Project to Aid Basic Education

School headmasters from relatively underdeveloped western regions are expected to benefit from a project launched by the United Nations Children's Fund (UNICEF) and the Chinese Ministry of Education.

Known as SLD & SDP (School Leader Development and School Development Planning), the five-year project on China's basic education aims to train headmasters at both primary and secondary schools in 12 provinces in the country's western regions.

According to Song Yonggang, an official from the department of personnel under the ministry, among the first group to attend the project are headmasters from Yunnan, Guizhou and Qinghai provinces, Chongqing Municipality, the Guangxi Zhuang and the Inner Mongolia autonomous regions.

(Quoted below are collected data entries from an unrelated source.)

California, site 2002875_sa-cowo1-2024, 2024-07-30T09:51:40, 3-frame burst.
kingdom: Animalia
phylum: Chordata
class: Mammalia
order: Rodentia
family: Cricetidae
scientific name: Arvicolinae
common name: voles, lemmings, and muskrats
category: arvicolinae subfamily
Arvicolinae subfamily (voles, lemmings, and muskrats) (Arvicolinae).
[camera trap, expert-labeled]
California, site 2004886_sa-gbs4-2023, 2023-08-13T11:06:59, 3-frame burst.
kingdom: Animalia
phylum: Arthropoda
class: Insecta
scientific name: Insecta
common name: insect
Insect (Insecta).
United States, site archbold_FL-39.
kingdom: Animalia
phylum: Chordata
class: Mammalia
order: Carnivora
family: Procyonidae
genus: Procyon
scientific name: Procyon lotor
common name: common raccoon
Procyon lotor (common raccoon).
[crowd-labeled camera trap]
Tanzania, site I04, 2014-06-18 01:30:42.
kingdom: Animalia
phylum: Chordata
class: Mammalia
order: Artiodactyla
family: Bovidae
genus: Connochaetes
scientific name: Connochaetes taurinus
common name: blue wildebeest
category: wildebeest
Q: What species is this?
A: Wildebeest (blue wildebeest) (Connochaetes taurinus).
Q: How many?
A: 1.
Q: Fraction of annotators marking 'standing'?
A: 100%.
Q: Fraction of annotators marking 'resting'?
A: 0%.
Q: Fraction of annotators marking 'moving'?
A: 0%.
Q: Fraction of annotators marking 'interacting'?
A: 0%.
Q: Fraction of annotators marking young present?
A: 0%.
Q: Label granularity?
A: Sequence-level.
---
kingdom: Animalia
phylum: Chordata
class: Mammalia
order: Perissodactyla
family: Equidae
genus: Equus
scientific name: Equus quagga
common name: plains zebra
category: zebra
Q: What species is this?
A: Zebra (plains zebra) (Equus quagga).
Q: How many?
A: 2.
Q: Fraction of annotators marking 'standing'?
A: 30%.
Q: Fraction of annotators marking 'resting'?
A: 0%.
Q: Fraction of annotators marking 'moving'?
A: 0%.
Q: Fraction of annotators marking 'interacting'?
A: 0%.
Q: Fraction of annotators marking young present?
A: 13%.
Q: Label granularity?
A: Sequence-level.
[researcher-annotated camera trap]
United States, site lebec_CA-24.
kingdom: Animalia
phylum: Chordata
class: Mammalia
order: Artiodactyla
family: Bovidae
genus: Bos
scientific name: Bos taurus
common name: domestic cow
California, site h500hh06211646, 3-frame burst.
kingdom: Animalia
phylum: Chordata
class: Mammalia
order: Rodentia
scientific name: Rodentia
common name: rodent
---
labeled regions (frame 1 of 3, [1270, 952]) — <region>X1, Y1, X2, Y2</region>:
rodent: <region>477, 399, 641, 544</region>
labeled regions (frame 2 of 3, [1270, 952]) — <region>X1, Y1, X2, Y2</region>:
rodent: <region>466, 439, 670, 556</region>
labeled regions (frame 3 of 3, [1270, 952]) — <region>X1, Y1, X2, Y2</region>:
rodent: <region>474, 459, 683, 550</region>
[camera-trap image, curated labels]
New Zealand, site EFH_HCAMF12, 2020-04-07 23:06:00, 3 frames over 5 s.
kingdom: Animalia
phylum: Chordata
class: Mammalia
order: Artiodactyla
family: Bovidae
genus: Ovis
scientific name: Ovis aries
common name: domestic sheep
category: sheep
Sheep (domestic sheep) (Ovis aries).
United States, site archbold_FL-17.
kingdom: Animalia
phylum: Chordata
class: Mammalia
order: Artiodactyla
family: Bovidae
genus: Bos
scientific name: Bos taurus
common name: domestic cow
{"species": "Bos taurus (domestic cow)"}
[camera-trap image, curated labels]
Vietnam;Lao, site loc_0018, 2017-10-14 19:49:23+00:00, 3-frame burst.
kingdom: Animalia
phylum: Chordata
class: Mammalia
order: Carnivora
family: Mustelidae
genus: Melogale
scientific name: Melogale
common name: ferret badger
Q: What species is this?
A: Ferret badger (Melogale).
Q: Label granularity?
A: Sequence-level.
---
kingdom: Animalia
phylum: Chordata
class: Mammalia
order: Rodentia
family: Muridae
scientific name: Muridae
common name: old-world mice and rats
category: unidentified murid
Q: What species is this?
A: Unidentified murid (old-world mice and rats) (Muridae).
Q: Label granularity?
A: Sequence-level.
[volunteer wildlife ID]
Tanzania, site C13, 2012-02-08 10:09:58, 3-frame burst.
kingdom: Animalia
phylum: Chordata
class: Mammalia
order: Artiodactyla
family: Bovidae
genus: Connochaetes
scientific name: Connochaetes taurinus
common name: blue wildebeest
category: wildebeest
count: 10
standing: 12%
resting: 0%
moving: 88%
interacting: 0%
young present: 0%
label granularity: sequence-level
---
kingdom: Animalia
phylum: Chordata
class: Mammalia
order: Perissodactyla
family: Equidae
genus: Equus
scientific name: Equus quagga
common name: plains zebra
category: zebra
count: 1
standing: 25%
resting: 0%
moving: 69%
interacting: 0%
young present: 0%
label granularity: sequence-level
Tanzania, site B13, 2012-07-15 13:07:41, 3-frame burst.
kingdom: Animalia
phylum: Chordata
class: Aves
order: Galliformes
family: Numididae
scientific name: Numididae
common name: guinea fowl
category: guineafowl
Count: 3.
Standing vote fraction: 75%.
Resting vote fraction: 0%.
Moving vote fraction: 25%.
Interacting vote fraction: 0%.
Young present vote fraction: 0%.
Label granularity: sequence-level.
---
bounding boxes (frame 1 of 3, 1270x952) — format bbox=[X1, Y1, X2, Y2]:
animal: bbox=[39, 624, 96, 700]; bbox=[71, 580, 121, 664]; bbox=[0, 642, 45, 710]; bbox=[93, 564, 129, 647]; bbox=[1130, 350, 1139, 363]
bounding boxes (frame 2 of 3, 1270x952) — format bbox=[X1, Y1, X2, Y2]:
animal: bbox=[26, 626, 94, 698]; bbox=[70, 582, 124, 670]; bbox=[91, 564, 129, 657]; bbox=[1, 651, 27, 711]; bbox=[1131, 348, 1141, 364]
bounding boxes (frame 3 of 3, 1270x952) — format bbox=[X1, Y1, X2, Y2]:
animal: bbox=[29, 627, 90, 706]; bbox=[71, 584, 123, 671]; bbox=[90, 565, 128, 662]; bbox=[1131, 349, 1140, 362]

A survey on the status of basic education in the provinces and regions has been completed, and officials are working on an implementation plan for the next four years, according to officials who attended a workshop in Beijing that ends today.

The project is crucial for the nation's Westward Development drive.

"A headmaster plays a vital role in quality-oriented education and educational reforms and should not be ignored," said Guo Xiaoping, a UNICEF program officer.

To understand the challenges facing headmasters, officials conducted research in 50 project counties chosen in western China.

Experts designed four questionnaires and two case-study research programs.

The final report sampled 10,045 headmasters in the project counties, 10,328 teachers in the respective regions, 218 officials directly in charge of education and 55 leaders of local training agencies.

According to the survey, women headmasters in the project regions account for only 5.9 percent of the total.

The report said most of the headmasters surveyed used to teach science and lack knowledge of arts and humanities. They've assumed relatively short terms in office.

The report also addressed such subjects as administrative quality, training outcome and needs, and headmasters' success stories.

"The findings will be helpful for the next step of the project," Song said. "And they will be used to improve the quality of school planning in the project regions and ensure that headmasters are trained properly."

At the Beijing workshop, experts, local educational administrators and officers from UNICEF and the ministry outlined a plan to implement the project.

A more detailed plan is expected to come out soon, workshop organizers said.